Но реакция гостя была непредвиденной:
— Да ты тсе, Толя, однако? С ума сосол? Кака еще баня? Мне в бане мыца никак нелься. Саболею я. Воспаление легких саработаю. Мы в тайге никода не моемся. Домой приеду — там помоюсь.

Гости недоуменно смотрели на Харигона.
Потом они все вместе пили чай, обсуждая охотничьи дела и все предлагая Валентину поесть плова, но тот отказывался. И, видимо, в надежде перевести разговор на другое, вдруг предложил:
— Хотите фотографии покажу?

И не получив еще ответа, вытащил солидный пакет. На фото в основном была Валькина семья, таборы с кострами, олени, собаки. Все, конечно, только вид делали, что внимательно фотографии разглядывают, но их хозяин, тыкая заскорузлым пальцем в каждую, стремился как можно полнее осветить все то, что на ней запечатлено.

 

Изображение Поселки, где раньше люди были заняты организованным промыслом, ныне обезлюдели. Человеку нечем заняться в глухих районах...
Поселки, где раньше люди были заняты организованным промыслом, ныне обезлюдели. Человеку нечем заняться в глухих районах... 

Потом он ел плов, что просто заставил его сделать Анатолий. Видно было, что ел с удовольствием — на лбу выступил пот. Съев всю чашку и запив плов чаем, охнул, откинулся на нарах к стене и, блаженно улыбаясь, произнес:
— Это надо же! Как, оказывается, можно вкусно приготовить мясо.

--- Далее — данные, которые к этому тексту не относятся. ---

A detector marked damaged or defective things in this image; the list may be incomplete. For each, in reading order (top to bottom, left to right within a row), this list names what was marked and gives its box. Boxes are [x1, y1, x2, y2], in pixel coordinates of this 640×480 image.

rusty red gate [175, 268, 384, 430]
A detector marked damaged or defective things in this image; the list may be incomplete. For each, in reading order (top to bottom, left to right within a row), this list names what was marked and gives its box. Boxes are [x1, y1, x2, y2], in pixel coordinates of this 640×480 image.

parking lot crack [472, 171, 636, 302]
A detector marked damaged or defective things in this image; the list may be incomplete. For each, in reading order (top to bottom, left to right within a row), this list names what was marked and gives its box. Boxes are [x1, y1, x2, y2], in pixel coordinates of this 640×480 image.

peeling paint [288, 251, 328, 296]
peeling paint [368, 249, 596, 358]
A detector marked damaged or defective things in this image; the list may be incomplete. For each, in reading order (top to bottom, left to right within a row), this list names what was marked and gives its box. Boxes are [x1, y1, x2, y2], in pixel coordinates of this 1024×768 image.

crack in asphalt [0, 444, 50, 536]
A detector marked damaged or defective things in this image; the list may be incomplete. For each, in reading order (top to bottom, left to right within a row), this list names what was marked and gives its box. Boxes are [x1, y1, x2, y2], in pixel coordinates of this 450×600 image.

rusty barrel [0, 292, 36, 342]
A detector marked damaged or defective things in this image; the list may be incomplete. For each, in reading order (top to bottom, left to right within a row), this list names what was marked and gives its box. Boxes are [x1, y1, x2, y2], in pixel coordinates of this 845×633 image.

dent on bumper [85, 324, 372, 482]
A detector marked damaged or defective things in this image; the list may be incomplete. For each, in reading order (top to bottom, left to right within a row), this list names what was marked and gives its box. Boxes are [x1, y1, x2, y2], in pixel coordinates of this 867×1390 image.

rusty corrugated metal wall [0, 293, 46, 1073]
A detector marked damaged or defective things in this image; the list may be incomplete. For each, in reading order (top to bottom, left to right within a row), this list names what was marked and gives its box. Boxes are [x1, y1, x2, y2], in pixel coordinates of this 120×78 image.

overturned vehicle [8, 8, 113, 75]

Уже вечером, после того как Валька давно уехал на свой табор, после бани и после застолья, когда блаженство разливалось по телам и душам, Митрич спросил:
— Ну и как вам абориген?
Гости, словно сговарясь, тут же перекинулись между собою взглядами, и один из них, посмеиваясь, ответил:
— От бани отказался. Зверек какой-то….

Вмиг все блаженство у Анатолия испарилось в никуда, на скулах обозначились желваки, и он трезвым, жестким взглядом прошелся по глазам приезжих. Заметив перемену в хозяине, оба гостя вдруг поняли, что ляпнули не то, и в один голос стали оправдываться:
— Да мы это… Извини, Митрич! Мы не то хотели сказать. Мы это… что живет, как зверь — не моется.

А охотнику хотелось спросить их, а они-то люди? Еще посмотреть надо, а Валька — ЧЕЛОВЕК.

Кешка через год, как из больницы выписался, замерз по пьяни. То ли из одной бичхаты в другую шел, может, еще куда, но только в мороз упал в сугроб, уснул и больше не проснулся.